What I Learned From Kauai

I remember a year ago, today, all I wanted to do was visit Hawaii. I would look at my phone and see influencers living their best lives in nature, eating acai bowls, being engulfed by the ocean, and running through the mountains… every day. I was a senior in high school, and every day, I was going to school and doing homework. My life didn't feel fulfilling or exciting. People's lives in Hawaii seemed to have more color in it — more life in it.

So, when I found out that my family was going to Hawaii, I was exhilarated. This was my chance to discover what it was like to live life on the other side: the side of life with color and excitement. I had this vision of Hawaii. To me, it was a utopia, where everyone felt an incredible amount of happiness and freedom, untethered by the boring obligations that can come with this life.

My experiences in Hawaii changed my perception of it.

The first expectation I had of Hawaii that fell away was my belief that it was a sanctuary of nature free from the bustling rush of civilization. When I visited Kauai, the first things I noticed were the roads and crowds. There were so many tourists and cars on the island. The traffic was almost unbearable, and even though there were lush trees that surrounded me, there were lines of beeping cars in front of mine and behind me. It was as if people from civilization were trying to get a taste of Mother Earth, and had brought the civilization with them. It reminded me of a lot of highways back at home (the highways that I was trying to take a break from).

And then, all of a sudden, I understood. I was so busy focusing on the negative, that I was forgetting to see the light. Even though I was stuck in traffic, there were still lush trees around me. I was still immersed in nature, and even though I heard the sound of beeping with my car window down, I also heard the sounds of birds chirping and felt the rush of wind on my face. I was so busy trying to see the negative in this beautiful experience, that I almost missed out on the light present.

Another expectation that I let go of was that everyone who lived on this island was happier than everyone else who wasn't living on an island. As I talked to locals, I learned that their life was anything but perfect. Their home was constantly being visited by people who would come and leave. Their home's nature was being torn down and slowing transformed into a tourist attraction. It was getting more and more expensive every day to live in Kauai.

This observation reminded me that no one has perfection in life. I thought that everyone who lived in Hawaii had such rich, beautiful, and perfect lives, yet they also had problems they had to face. I learned that being a human being means that there will be some aspects of life that aren't perfect, and that is OK. Because life can still be beautiful besides this.

Besides some of my unmet expectations of Hawaii, there were some beautiful experiences that exceeded my expectations.
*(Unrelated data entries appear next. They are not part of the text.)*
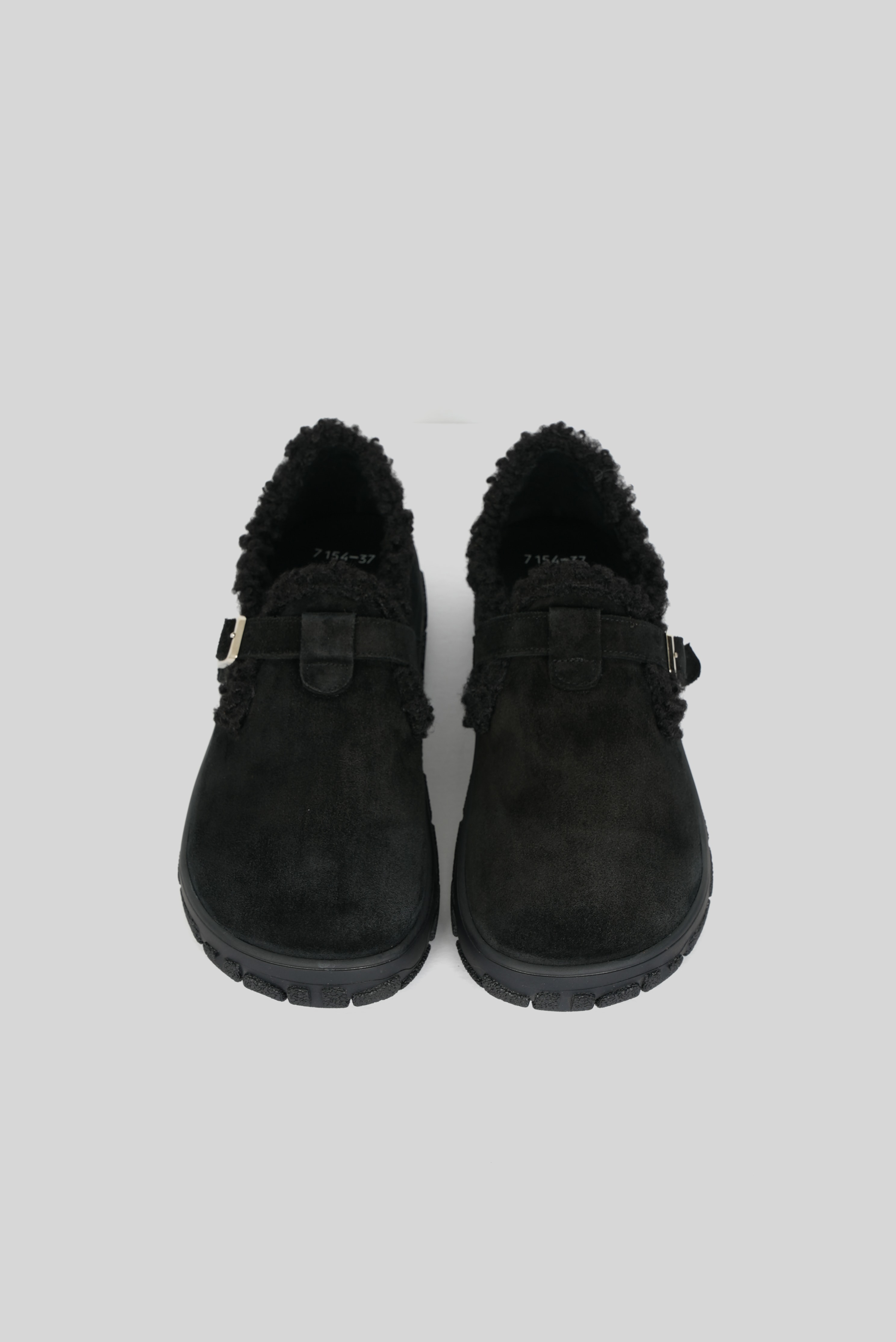 Eschi Royal Serisi Kadın Siyah Hakiki Deri Loafer Ayakkabı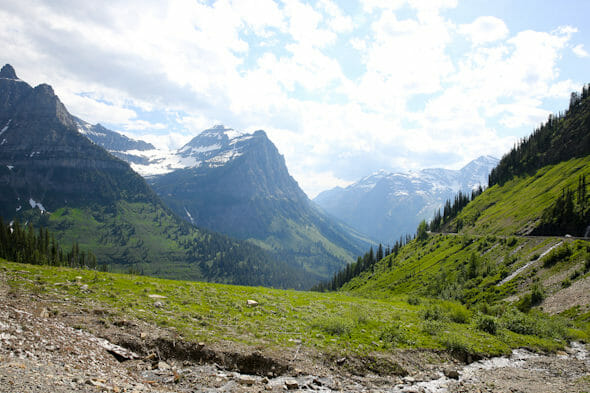 Logan's Pass Glacier Park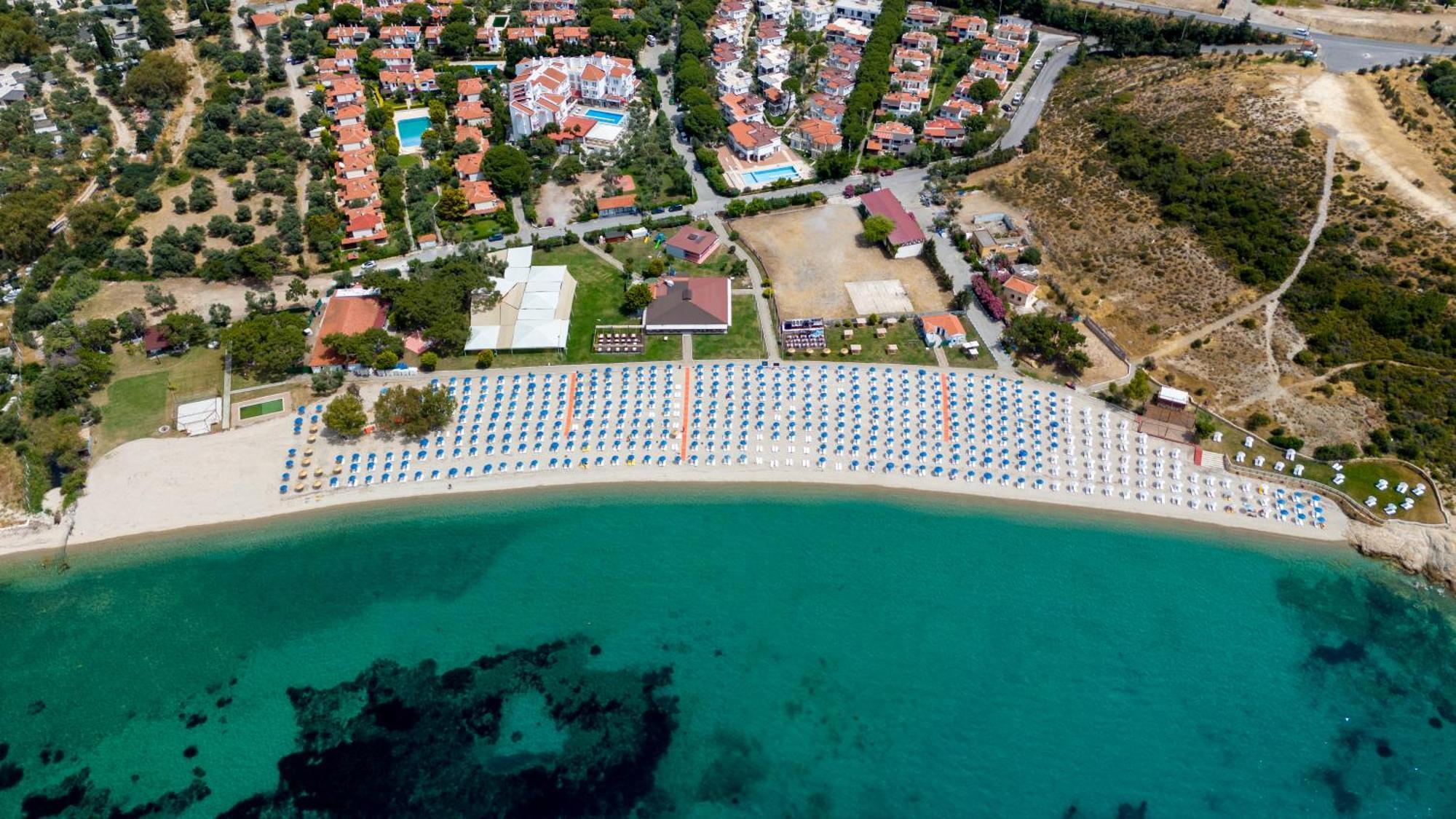 Hanedan Beach Hotel Foça Extérieur photo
I spent a lot of time in nature, exploring the wilderness around me and feeling shivers of freedom within me. I swam towards a waterfall, kayaked in a river, ran through the ocean's waves, ate delicious food, and spent time with my family. All these beautiful experiences made me realize that I can enjoy life and make it more colorful by doing more things that bring me joy, even if I may not have access to a waterfall within 100 miles of me. Life is more than just going to school and doing homework.

So, when I returned home from Hawaii, I brought a piece of Hawaii with me: the energy I felt there. I learned that I didn't necessarily need to live on an island to feel free and happy on the inside. Those are qualities I can cultivate within me.